*WORK INSTRUCTIONS*
1. Name every person the Mumzy article identifies by name.
2. Edit the Mumzy article passage that begins at the words "Specht said Merritt" and ends after "at sponsorship opportunities.", replacing "sponsorship" with "advertising".

Mumzy joins a growing list of crowdfunding sites that mimmick or resemble the Kickstarter model and target a niche audience. Kendall Almerico, a Washington D.C., lawyer focused on crowdfunding, said the U.S. features more than a thousand other crowdfunding sites. Because of the competition, he said, Mumzy will have to prove its community can raise money with a few early successful campaigns.
He said he sees moms as a good crowdfunding target. "The pieces are there for this to work," Almerico said. "You've got the passionate audience, you've got an audience that spends money, you've got an audience that supports itself. There's not a lot of niches that has those things and the mommy sphere does."
Merritt, a vice president in the Chicago office of PR and social media agency Olson Engage, said she started Mumzy about two years ago in a partnership with her employer, which counts among its clients several brands that court moms. In 2014, she gained full control of Mumzy before ICF International acquired Olson later in the year, said Olson president Bryan Specht.
"My biggest fear is this thing's so successful that she moves on and becomes full-time boss of Mumzy," said Specht, an advisor to Merritt and her company.
Merritt released Mumzy in a limited scope in late December 2014, but she said she quickly learned that the site lacked functionality and that visitors didn't like the user experience.
She took the site down and rebuilt it. She said she raised $125,000 through friends and family to hire a development company - Chicago's Juice Interactive - and to license CrowdEngine, a crowdfunding software.
In the near term, Merritt plans to run Mumzy while keeping her job at Olson. She said she's working with a few freelancers and the external Juice development team, which covers most of the work the site requires for now. She said she would consider hiring and raising more money if the site grows quickly.
Merritt said anyone who designs products that can benefit moms, regardless of their parental status, can list projects on Mumzy. She hopes to use her brand connections to help those creators bring their products to market. She said that one day could provide another revenue stream.
Specht said Merritt gained control of Mumzy for free partly because of her potential to connect Olson clients to the site. As part of the deal, Olson will get a first opportunity at sponsorship opportunities.
"There's a lot of different ways we think this can benefit the kinds of companies and brands we work with, but it's not our core business to actually own it and run it," Specht said. "It's more our core business to bring these types of things to clients and broker those relationships."
Amina Elahi is a Blue Sky reporter for the Chicago Tribune.

*THE DATA*
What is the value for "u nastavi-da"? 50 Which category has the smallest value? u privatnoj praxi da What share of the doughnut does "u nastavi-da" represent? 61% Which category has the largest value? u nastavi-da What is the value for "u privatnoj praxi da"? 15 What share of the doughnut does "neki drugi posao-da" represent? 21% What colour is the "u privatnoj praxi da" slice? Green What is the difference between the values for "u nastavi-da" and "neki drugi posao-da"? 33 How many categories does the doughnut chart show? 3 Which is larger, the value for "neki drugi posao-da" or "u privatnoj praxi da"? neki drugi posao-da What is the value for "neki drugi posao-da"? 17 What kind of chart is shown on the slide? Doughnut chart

...

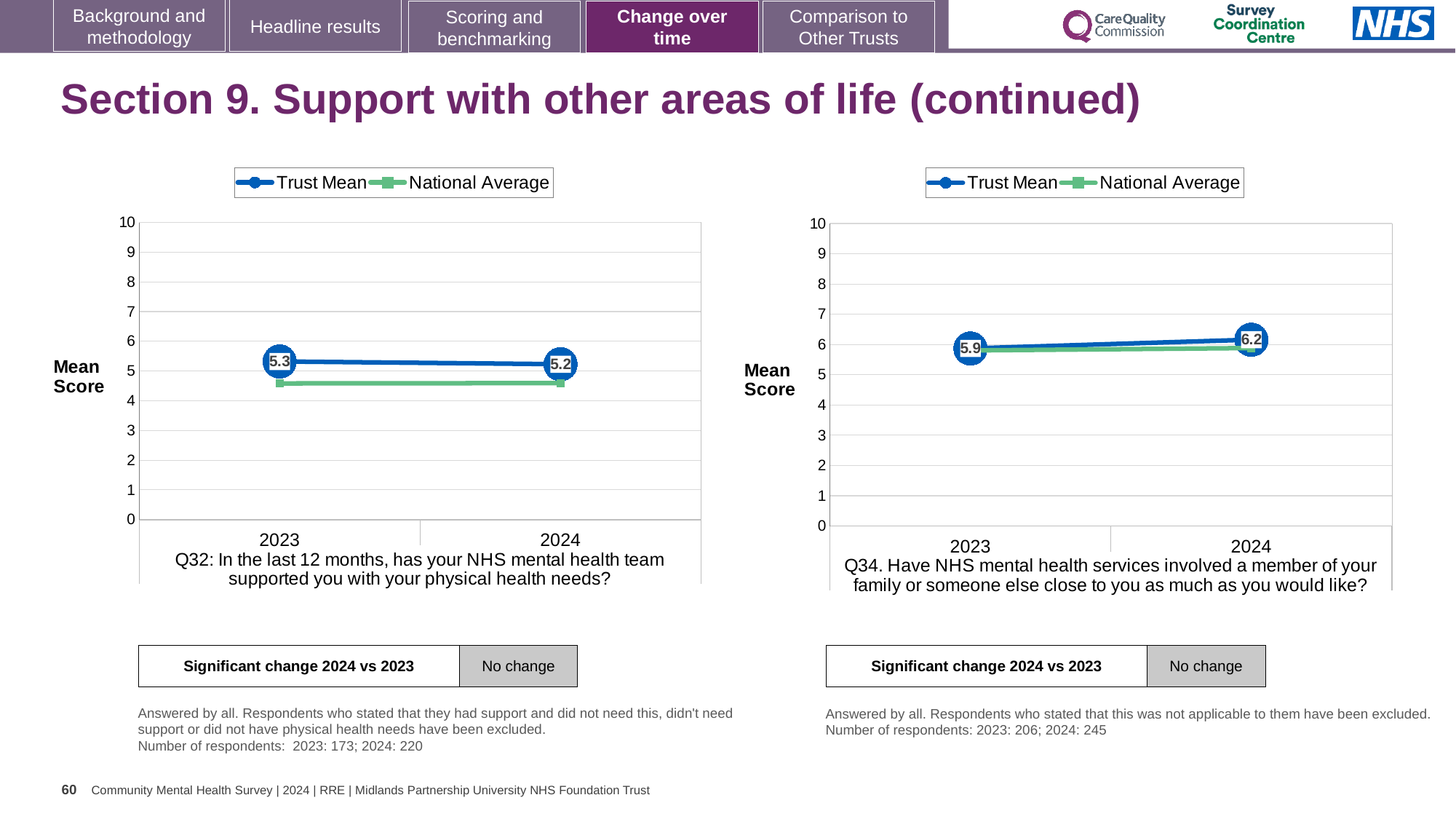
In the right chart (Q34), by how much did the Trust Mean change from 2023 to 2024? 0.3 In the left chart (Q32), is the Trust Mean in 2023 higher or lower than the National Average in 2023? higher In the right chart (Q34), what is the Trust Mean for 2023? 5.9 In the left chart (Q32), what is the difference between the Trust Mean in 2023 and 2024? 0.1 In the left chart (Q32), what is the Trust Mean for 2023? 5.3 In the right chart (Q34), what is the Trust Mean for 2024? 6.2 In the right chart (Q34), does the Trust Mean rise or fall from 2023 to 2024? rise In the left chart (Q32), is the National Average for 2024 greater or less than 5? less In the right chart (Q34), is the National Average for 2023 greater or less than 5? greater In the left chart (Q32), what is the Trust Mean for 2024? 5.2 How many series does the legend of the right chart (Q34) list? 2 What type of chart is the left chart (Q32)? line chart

* * *

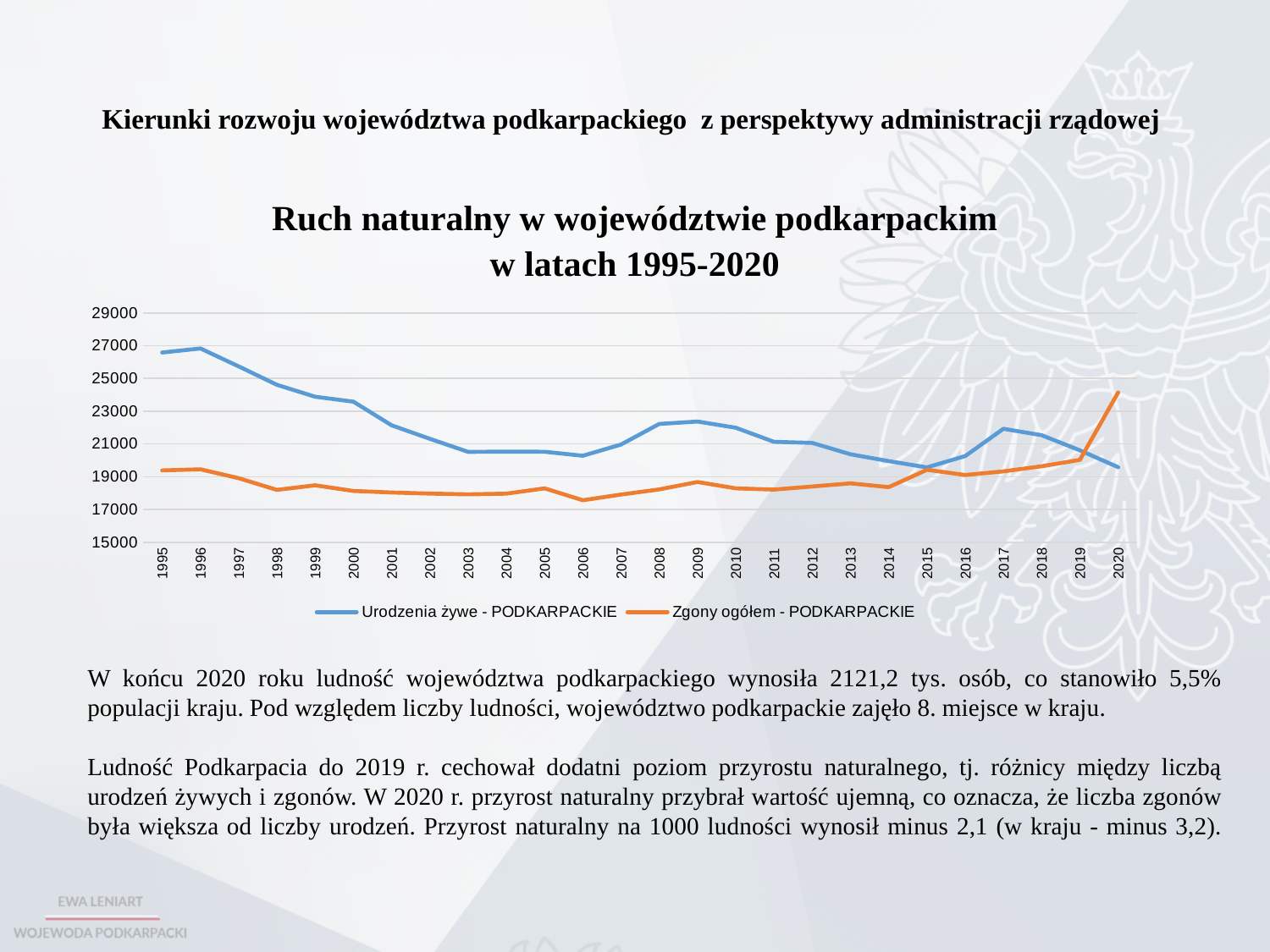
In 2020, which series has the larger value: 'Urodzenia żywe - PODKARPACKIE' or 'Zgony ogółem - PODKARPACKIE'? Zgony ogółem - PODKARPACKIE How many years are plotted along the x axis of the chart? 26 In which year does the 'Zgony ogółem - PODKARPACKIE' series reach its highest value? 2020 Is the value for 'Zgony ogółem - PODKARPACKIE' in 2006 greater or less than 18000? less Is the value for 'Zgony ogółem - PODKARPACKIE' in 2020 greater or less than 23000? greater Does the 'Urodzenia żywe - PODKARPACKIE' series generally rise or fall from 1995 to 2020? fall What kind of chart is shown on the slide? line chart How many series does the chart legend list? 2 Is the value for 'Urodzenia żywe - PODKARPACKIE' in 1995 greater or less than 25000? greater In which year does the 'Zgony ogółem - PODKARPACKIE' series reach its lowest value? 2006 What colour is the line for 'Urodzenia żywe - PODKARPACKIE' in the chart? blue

*ANSWERS PER TASK*
1. Kendall Almerico, Merritt, Bryan Specht, Amina Elahi

2.
Specht said Merritt gained control of Mumzy for free partly because of her potential to connect Olson clients to the site. As part of the deal, Olson will get a first opportunity at advertising opportunities.